You are viewing a plain text version of this content. The canonical link for it is here.
Posted to dev@nutch.apache.org by "Thorsten Scherler (JIRA)" <ji...@apache.org> on 2006/11/24 14:24:01 UTC

[jira] Created: (NUTCH-407) Make Nutch crawling parent directories for file protocol configurable

Make Nutch crawling parent directories for file protocol configurable
---------------------------------------------------------------------

                 Key: NUTCH-407
                 URL: http://issues.apache.org/jira/browse/NUTCH-407
             Project: Nutch
          Issue Type: Improvement
    Affects Versions: 0.8
            Reporter: Thorsten Scherler


http://www.mail-archive.com/nutch-user@lucene.apache.org/msg06698.html

I am looking into fixing some very weird behavior of the file protocol.
I am using 0.8.

Researching this topic I found 
http://www.mail-archive.com/nutch-user@lucene.apache.org/msg06536.html
and
http://www.folge2.de/tp/search/1/crawling-the-local-filesystem-with-nutch

I am on Ubuntu but I have the same problem that nutch is going down the
tree (including parents) and not up (including children from the root
url).

Further I would vote to make the fetch-parents optional and defined per
a property whether I would like this not very intuitive "feature".


-- 
This message is automatically generated by JIRA.
-
If you think it was sent incorrectly contact one of the administrators: http://issues.apache.org/jira/secure/Administrators.jspa
-
For more information on JIRA, see: http://www.atlassian.com/software/jira

        

[jira] Commented: (NUTCH-407) Make Nutch crawling parent directories for file protocol configurable

Posted by "Andrzej Bialecki (JIRA)" <ji...@apache.org>.
    [ http://issues.apache.org/jira/browse/NUTCH-407?page=comments#action_12453523 ] 
            
Andrzej Bialecki  commented on NUTCH-407:
-----------------------------------------

As far as I understand it, the original issue that you refer to (and your issue) both come from misconfigured URLFilters - I don't understand why this fix is needed if you configure them properly.

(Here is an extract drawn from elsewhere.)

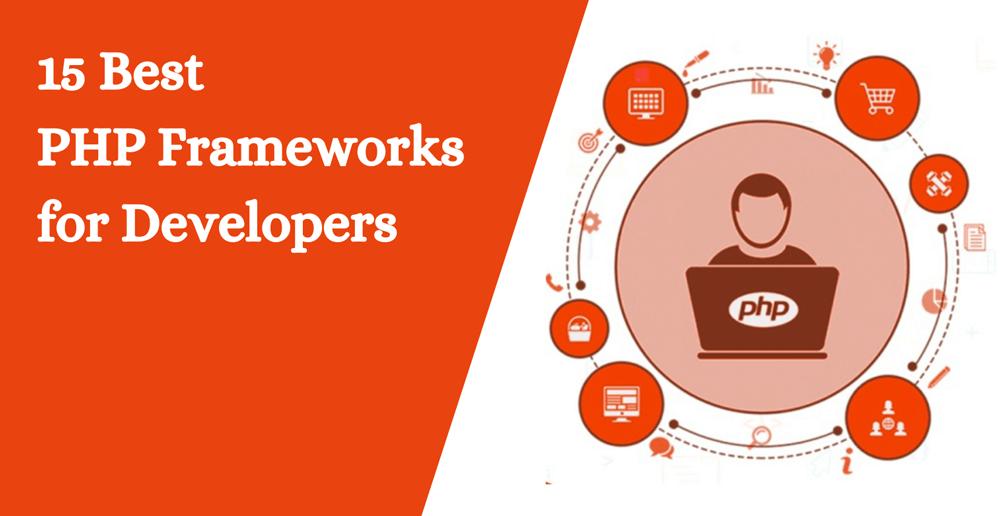 15 Best PHP Frameworks for Developers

First, let's establish the names for directions - normally "up" refers to a parent directory, and "down" refers to a child directory.

Current behavior is to collect ANY urls that we find pointing out from the current URL, unless prohibited by filters. In case of crawling local FS, unless you prohibit it in URLFilters from collecting parent dirs it will also collect such URLs - that's why it behaved the way it did. This behavior is consistent with HTTP and FTP crawling.

So, instead of your "special case" fix you should simply put the root directory in your URLFilters configuration. E.g. for urlfilter-regex you should put the following in regex-urlfilter.txt :

+^file:///c:/top/directory/
-.

> Make Nutch crawling parent directories for file protocol configurable
> ---------------------------------------------------------------------
>
>                 Key: NUTCH-407
>                 URL: http://issues.apache.org/jira/browse/NUTCH-407
>             Project: Nutch
>          Issue Type: Improvement
>    Affects Versions: 0.8
>            Reporter: Thorsten Scherler
>         Attachments: 407.fix.diff
>
>
> http://www.mail-archive.com/nutch-user@lucene.apache.org/msg06698.html
> I am looking into fixing some very weird behavior of the file protocol.
> I am using 0.8.
> Researching this topic I found 
> http://www.mail-archive.com/nutch-user@lucene.apache.org/msg06536.html
> and
> http://www.folge2.de/tp/search/1/crawling-the-local-filesystem-with-nutch
> I am on Ubuntu but I have the same problem that nutch is going down the
> tree (including parents) and not up (including children from the root
> url).
> Further I would vote to make the fetch-parents optional and defined per
> a property whether I would like this not very intuitive "feature".

-- 
This message is automatically generated by JIRA.
-
If you think it was sent incorrectly contact one of the administrators: http://issues.apache.org/jira/secure/Administrators.jspa
-
For more information on JIRA, see: http://www.atlassian.com/software/jira

        

[jira] Commented: (NUTCH-407) Make Nutch crawling parent directories for file protocol configurable

Posted by "Godmar Back (JIRA)" <ji...@apache.org>.
    [ https://issues.apache.org/jira/browse/NUTCH-407?page=com.atlassian.jira.plugin.system.issuetabpanels:comment-tabpanel&focusedCommentId=12797398#action_12797398 ] 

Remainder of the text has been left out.